◆ **Task input**:
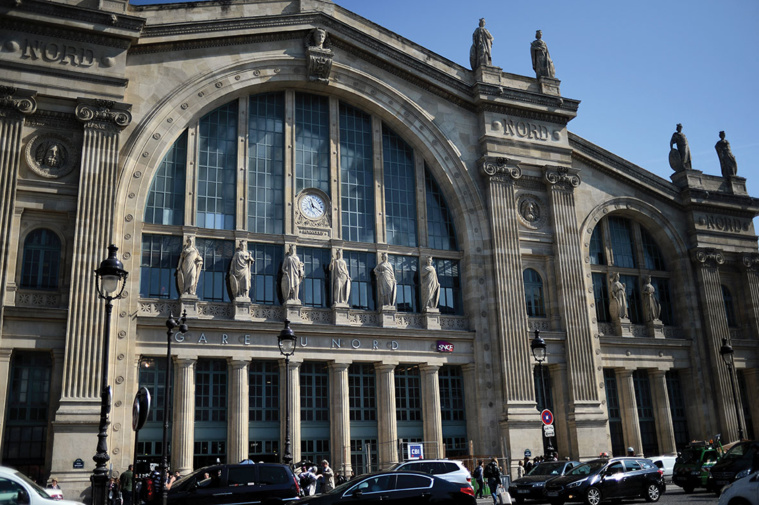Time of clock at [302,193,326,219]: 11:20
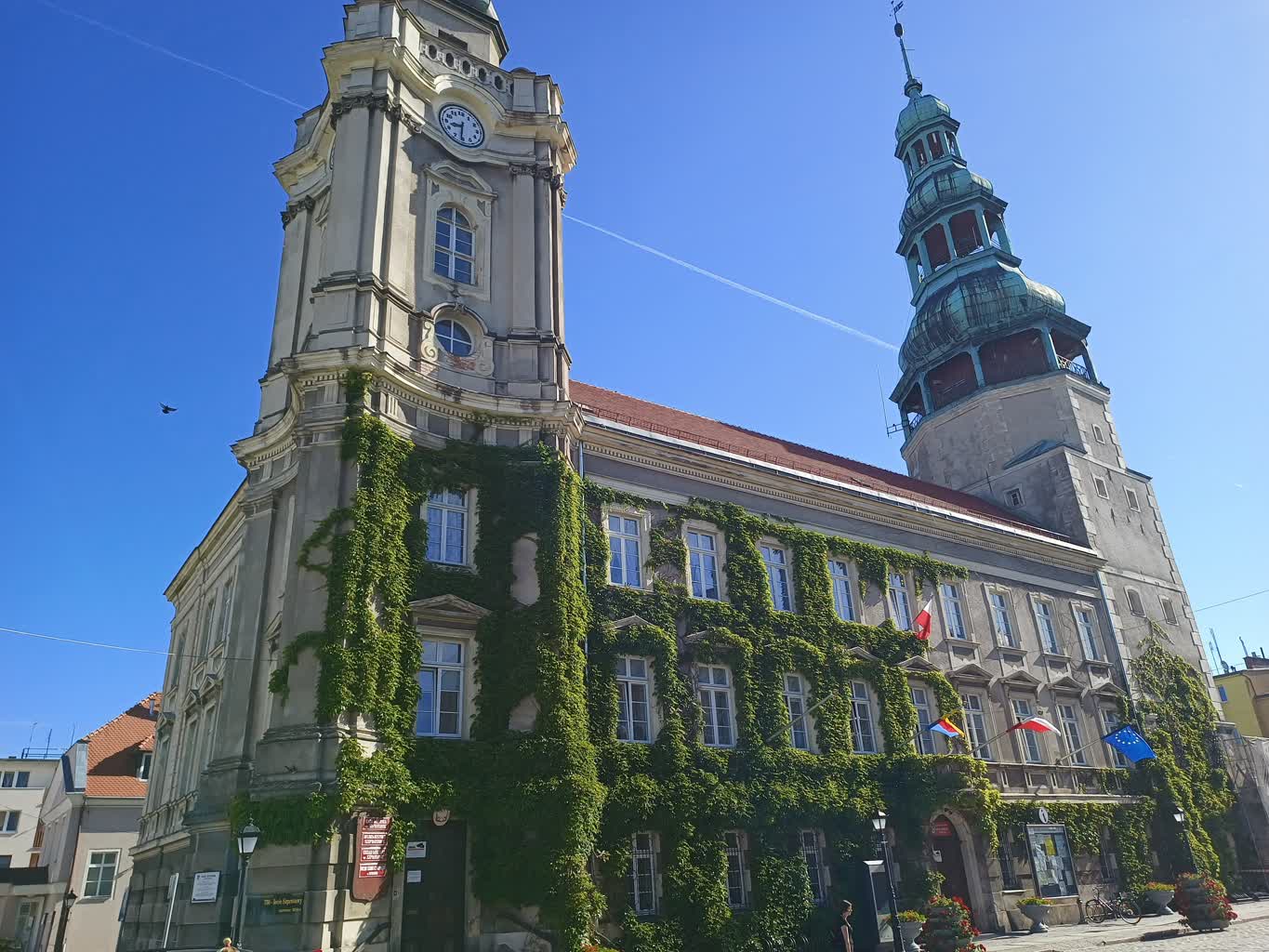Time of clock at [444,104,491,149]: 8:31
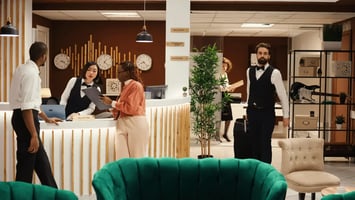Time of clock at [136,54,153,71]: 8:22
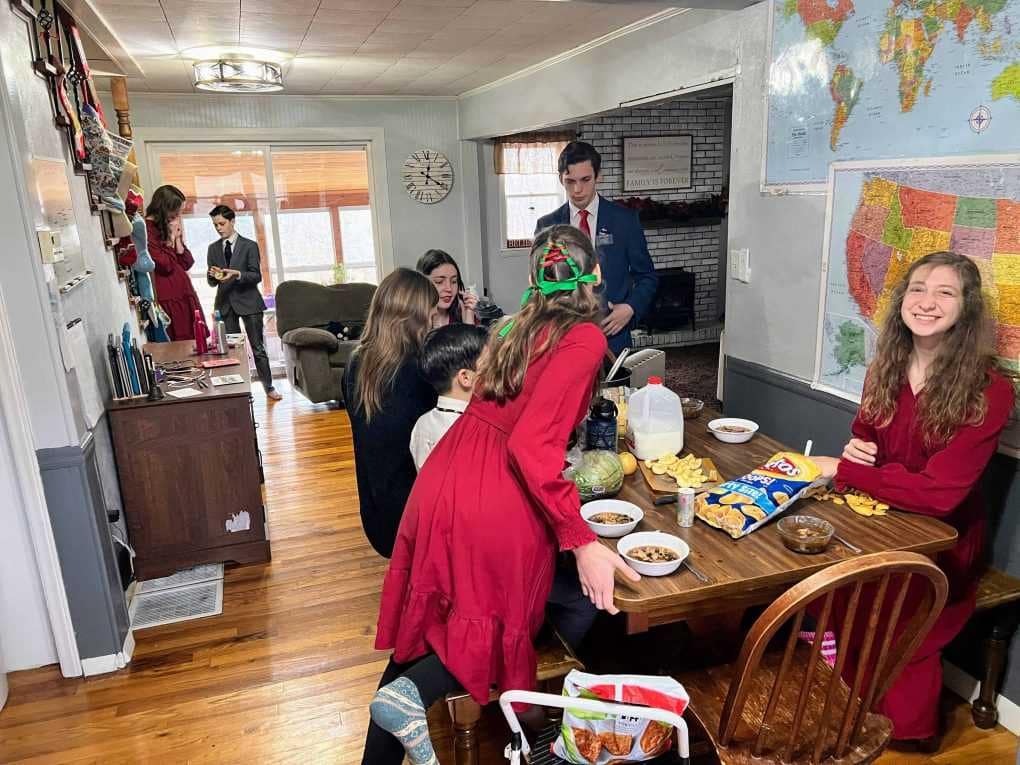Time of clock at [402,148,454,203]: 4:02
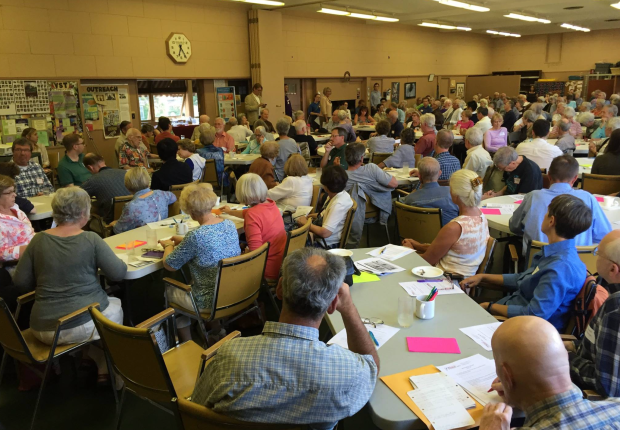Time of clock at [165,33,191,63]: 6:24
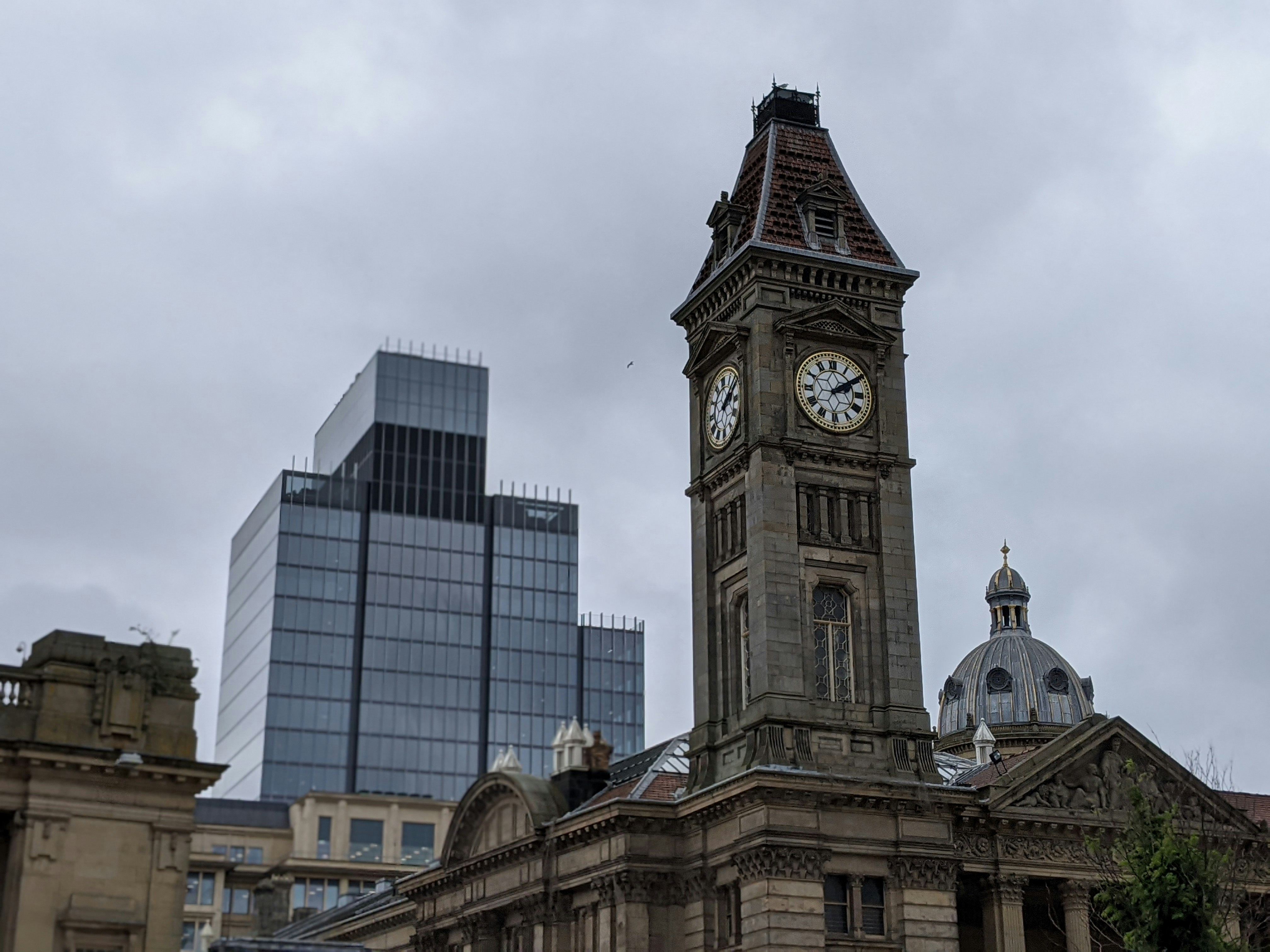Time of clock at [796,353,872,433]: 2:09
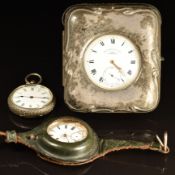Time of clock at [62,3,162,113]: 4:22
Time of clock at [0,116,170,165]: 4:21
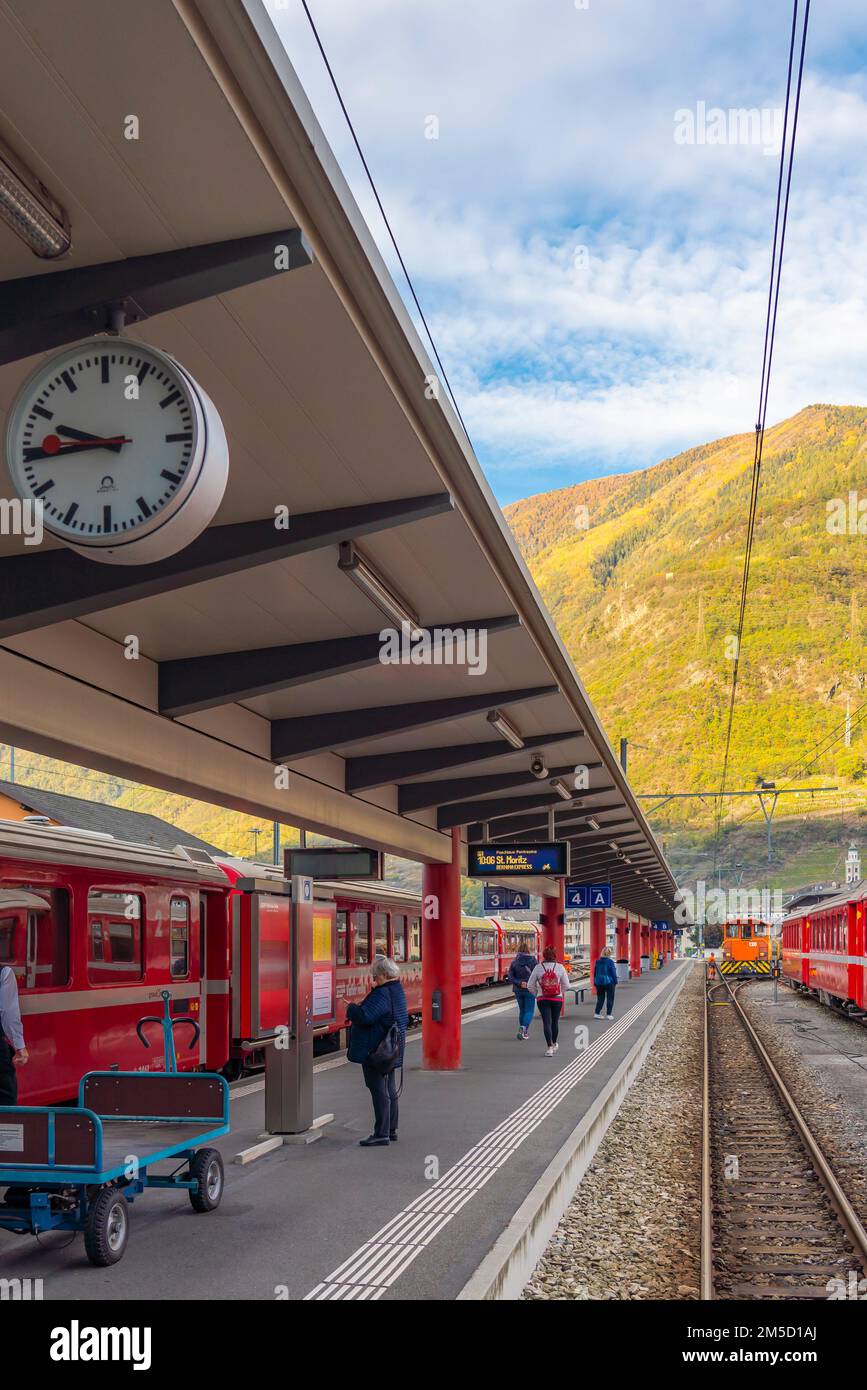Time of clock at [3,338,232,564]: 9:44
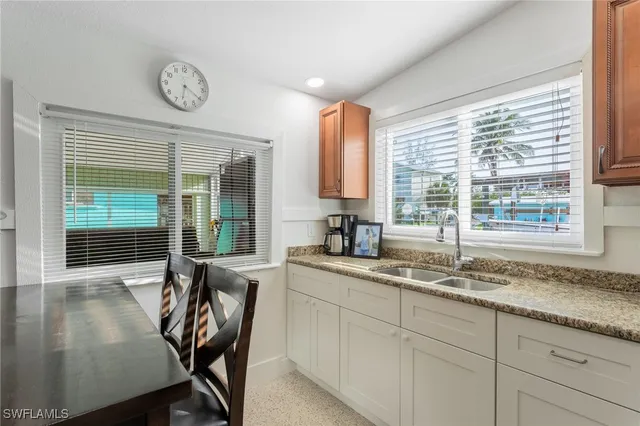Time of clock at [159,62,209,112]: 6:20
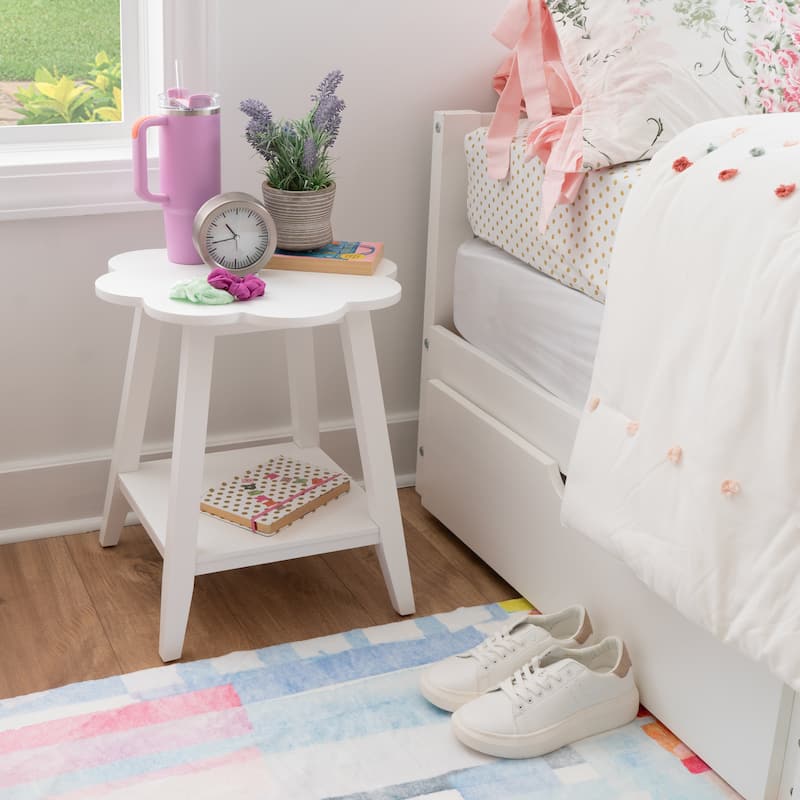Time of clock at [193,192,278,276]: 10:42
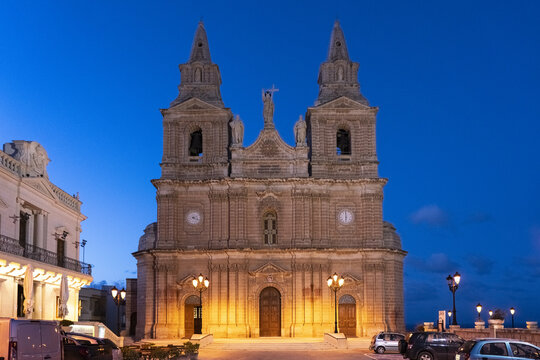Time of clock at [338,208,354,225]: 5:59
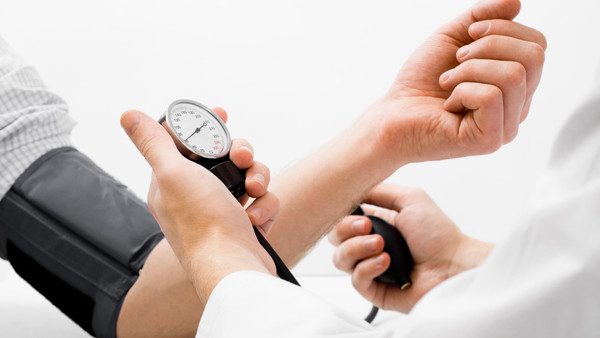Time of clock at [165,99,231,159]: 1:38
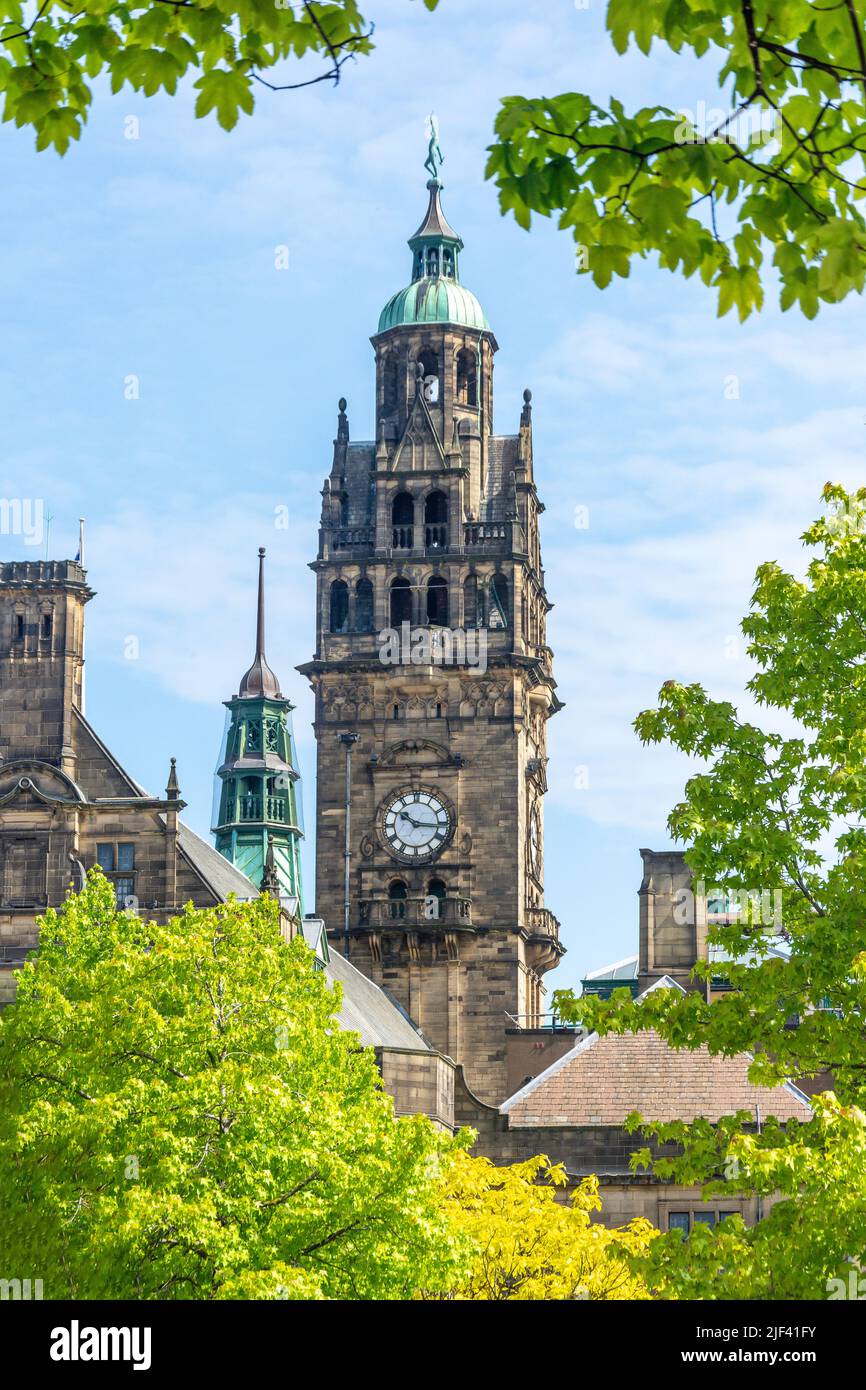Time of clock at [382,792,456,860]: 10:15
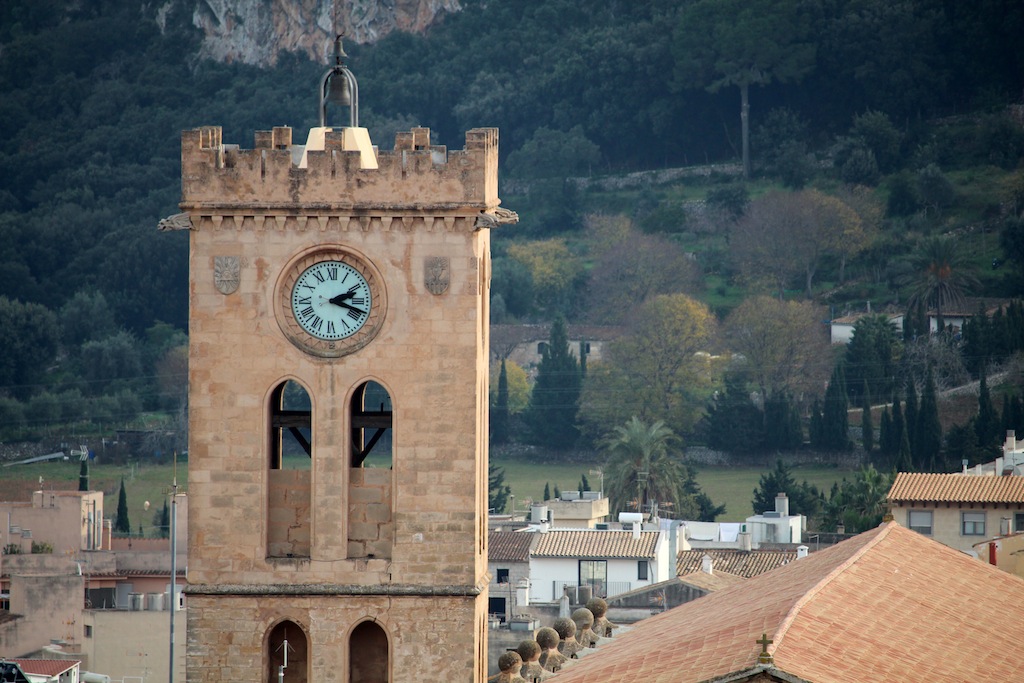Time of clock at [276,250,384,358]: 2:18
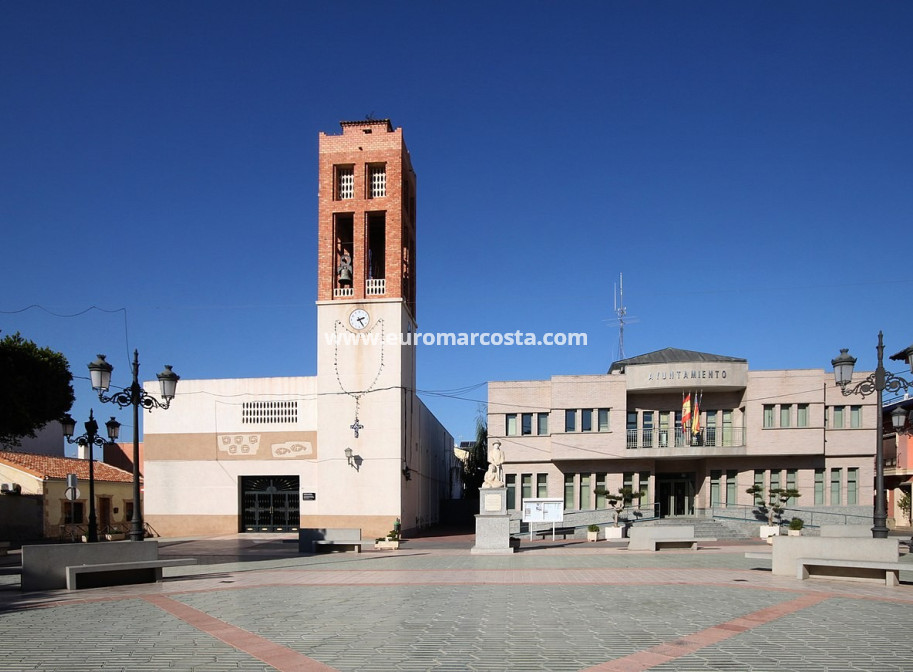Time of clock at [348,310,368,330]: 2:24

◆ **What this task involves**:
Please write out the material above word for word, starting at the line that contains "Time of clock at [402,148,454,203]: 4:02" and continuing through the last line of the material. Leave the pictures out of your answer.

◆ **Answer to the task**:
Time of clock at [402,148,454,203]: 4:02
Time of clock at [165,33,191,63]: 6:24
Time of clock at [796,353,872,433]: 2:09
Time of clock at [62,3,162,113]: 4:22
Time of clock at [0,116,170,165]: 4:21
Time of clock at [3,338,232,564]: 9:44
Time of clock at [159,62,209,112]: 6:20
Time of clock at [193,192,278,276]: 10:42
Time of clock at [338,208,354,225]: 5:59
Time of clock at [165,99,231,159]: 1:38
Time of clock at [382,792,456,860]: 10:15
Time of clock at [276,250,384,358]: 2:18
Time of clock at [348,310,368,330]: 2:24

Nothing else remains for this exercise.